The show was held in partnership with the Rocky Boy Health Center's annual Women's Health Fair which preceded the show, holding raffles of its own. While this is the first time the annual events have been held in conjunction, neither were held last year due to the pandemic.
Rocky Boy Health Center Diabetes Prevention Coordinator Terrie Stump, the fair's primary organizer, said the fair can help connect women with various organizations and services in the community, providing information and resources for everything from behavioral health to senior care.
Stump said the event has been going on for several years with attendance growing steadily.
She said she suspects that attendance will be down this year due to the ongoing pandemic, but she thinks their partnership with the fashion show will lift people's spirits.
"This is a night for them to enjoy themselves," she said.
Before the fashion show started a trio of presenters from the health care community spoke to the crowd about a number of issues that affect women in the community.
Rocky Boy Health Center Health and Wellness Director Jackie Houle encouraged attendees to schedule exams for cervical and breast cancers, which are much easier to fight when detected early.
Houle said the center has staff that can schedule people's exams and can be reached at 406-395-1655.
She said the state's Breast and Cervical Health Program can provide exams and services to lower-income people if they need it.
She also talked about the center's plans to put on an Elders' Health Fair in the near future and told people to be on the lookout for more information.
Diabetes Program Director Lisa Scheresky O'Neil talked about how taking care of oneself isn't just good for them, but for everyone around them.
O'Neil said when people hurt themselves by not maintaining their health, it hurts the people around them that rely on them, and the people who care about them and want them to be around and healthy for as long as possible.
She said this is especially true for women, who are often the pillars of their family and caretakers of children.
Nurse Practitioner Tami Ralston also spoke about the importance of vitamins and holistic medicine, which she said should act as a companion to traditional pharmacological medicine, not a replacement.
Organizers for the combined event indicated that it seems to have been a successful partnership, with Stump saying Gaming Commissioner Rebekah Jarvey, who was the primary organizer of the fashion show, has been great to work with, and thanked the many people it took to make the event happen.
Before the event Jarvey, who Northern Winz General Manager Jazz Parker said is becoming more and more well-known in the fashion world herself, said she's happy to have been able to partner with the health fair and thanked them for their work.
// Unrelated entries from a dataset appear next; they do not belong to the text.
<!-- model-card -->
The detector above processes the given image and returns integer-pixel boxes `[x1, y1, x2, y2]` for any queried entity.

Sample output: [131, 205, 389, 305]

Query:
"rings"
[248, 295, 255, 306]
She said she thinks showcasing the work of Native American artists is important and talked about her grandmother's beadwork, an art she said is becoming less and less common.
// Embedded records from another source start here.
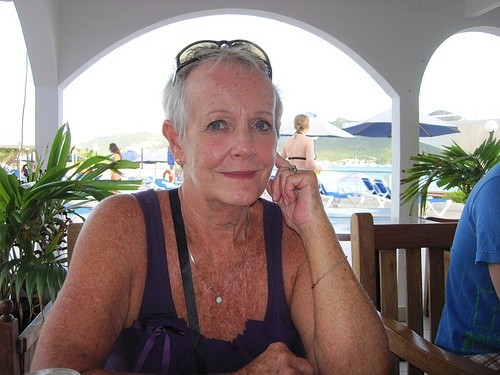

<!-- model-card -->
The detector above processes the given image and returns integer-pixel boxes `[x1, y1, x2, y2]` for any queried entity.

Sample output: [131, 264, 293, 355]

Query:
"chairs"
[350, 213, 500, 375]
[315, 177, 454, 216]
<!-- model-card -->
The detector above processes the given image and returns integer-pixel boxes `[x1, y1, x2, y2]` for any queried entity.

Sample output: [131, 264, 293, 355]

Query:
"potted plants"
[0, 121, 142, 375]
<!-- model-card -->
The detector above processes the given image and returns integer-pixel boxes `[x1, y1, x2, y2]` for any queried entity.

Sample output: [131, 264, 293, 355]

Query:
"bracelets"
[312, 255, 347, 288]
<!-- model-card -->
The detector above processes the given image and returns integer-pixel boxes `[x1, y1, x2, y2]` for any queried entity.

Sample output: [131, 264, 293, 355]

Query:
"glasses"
[171, 39, 272, 86]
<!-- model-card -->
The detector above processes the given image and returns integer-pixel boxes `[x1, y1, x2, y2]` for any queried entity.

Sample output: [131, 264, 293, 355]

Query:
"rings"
[281, 165, 298, 174]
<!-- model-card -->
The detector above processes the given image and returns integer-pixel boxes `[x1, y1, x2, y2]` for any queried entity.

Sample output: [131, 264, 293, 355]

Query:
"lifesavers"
[162, 170, 173, 182]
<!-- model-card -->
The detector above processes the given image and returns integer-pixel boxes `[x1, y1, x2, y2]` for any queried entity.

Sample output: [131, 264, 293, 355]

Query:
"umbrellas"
[342, 109, 462, 139]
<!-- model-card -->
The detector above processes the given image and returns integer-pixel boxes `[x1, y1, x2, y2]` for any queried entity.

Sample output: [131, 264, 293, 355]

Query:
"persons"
[108, 143, 121, 195]
[425, 163, 500, 375]
[280, 114, 318, 171]
[28, 39, 392, 375]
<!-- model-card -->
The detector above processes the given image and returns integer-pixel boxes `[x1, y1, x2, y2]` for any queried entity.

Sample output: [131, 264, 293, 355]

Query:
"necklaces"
[185, 205, 251, 304]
She said traditions like this need to be celebrated and protected, which is a motivator for her when it comes to events like this.
Parker thanked Jarvey and Stump for setting everything up and said he hopes for this to be an annual event.
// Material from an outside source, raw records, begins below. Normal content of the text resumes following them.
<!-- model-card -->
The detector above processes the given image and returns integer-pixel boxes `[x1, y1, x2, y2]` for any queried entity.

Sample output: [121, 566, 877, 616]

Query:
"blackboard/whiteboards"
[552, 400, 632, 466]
Standing Rock gave thanks to all of them as well as the event's sponsors TANF, Billy RunningFisher with EagleChild Consulting, Stone Child College Extension, Rocky Boy Wellness Coalition, Tobacco Prevention, Diabetes Prevention and the Diabetes Program.
He also thanked Montana Cree for providing music, and veterans Chauncey Parker and John Gardipee for always providing color guard to events like this.
Jarvey said she thinks the event went really well over all, having stuck to its schedule and drawn in a crowd of around 200 people.
She said they were prepared for up to 300 but 200 was about what she expected, considering how many people are quarantined.
She said she was glad to be able to put on an event like this considering what the community is going through and she thanked Northern Winz for the accommodations to participants.
Jarvey said she thinks the partnership with the health fair was successful and she likes what they brought to the event.